Abb. 78. Der deutsche Michel von Fremden bedient. 28. Juni 1848.
Die Poesie der kleinen Elbstadt, ihr Verhältnis zur Landschaft hat uns heute ein Moderner wieder näher gerückt, der insofern ein Nachfolger Richters ist: Zwintscher aus Meißen; auch er Humorist, ein fast unbekannter, aber durchaus eigenartiger Künstler.
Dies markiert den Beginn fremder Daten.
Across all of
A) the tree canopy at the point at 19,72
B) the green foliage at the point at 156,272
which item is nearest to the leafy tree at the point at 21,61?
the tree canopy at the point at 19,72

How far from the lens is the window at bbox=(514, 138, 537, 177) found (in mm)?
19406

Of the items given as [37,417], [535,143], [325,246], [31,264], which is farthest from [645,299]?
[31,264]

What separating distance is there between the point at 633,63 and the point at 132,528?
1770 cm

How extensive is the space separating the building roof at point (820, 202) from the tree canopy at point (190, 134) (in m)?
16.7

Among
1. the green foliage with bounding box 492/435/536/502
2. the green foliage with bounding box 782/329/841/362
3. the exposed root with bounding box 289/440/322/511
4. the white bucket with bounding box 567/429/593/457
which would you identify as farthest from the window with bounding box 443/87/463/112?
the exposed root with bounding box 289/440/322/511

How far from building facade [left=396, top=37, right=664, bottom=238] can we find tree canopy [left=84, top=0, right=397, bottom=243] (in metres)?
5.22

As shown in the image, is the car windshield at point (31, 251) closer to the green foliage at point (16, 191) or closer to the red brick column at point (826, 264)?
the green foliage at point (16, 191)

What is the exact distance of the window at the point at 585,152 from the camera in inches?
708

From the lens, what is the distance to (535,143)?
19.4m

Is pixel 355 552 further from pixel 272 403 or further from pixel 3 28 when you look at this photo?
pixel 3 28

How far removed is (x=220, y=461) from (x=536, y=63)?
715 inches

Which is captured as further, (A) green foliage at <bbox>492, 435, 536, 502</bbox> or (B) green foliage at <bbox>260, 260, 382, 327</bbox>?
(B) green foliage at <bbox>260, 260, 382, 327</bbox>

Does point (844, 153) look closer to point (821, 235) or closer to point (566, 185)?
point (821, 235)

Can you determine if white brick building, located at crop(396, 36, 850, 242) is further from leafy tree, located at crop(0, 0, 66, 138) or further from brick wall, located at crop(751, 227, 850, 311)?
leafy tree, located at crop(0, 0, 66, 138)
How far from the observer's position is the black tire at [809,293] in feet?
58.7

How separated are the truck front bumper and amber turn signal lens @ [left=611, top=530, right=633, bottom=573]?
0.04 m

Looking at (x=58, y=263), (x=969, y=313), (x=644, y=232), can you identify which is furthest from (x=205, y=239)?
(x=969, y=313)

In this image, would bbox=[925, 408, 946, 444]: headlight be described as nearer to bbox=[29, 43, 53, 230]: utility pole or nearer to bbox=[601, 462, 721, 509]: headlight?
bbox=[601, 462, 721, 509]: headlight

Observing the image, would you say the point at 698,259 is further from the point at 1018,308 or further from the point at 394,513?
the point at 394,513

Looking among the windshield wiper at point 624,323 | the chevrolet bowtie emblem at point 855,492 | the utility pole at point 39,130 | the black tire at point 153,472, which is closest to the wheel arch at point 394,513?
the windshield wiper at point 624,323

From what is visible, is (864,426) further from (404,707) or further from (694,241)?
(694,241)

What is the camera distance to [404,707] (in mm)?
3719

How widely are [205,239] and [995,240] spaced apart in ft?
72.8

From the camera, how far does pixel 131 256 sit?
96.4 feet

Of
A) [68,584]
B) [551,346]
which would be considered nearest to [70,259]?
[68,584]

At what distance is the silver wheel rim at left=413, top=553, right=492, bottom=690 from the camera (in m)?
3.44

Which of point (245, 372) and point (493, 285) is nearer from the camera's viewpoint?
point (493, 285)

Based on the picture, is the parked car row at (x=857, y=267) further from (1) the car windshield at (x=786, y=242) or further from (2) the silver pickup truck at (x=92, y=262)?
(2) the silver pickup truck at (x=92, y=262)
Inwieweit man übrigens Richters Werk — er war hauptsächlich illustrativ thätig für den Holzschnitt und schuf im Sinne der Linientechnik — als karikaturistisch bezeichnen kann, ist schwer zu entscheiden. Die beiden Illustrationen unseres Bandes tragen jedenfalls karikaturistisches Gepräge, und auch manches zum Studentenleben, zum Leben der Trinkstube, Illustrationen zu Musäus, Typen von Volkssängern, Zeichnungen zu Volksliedern, zu Gedichten von Hebbel oder Klaus Groth mag mit in unser Gebiet hinüberragen.
Abb. 79. Karikatur auf die geplante Kaiserkrönung. 1818.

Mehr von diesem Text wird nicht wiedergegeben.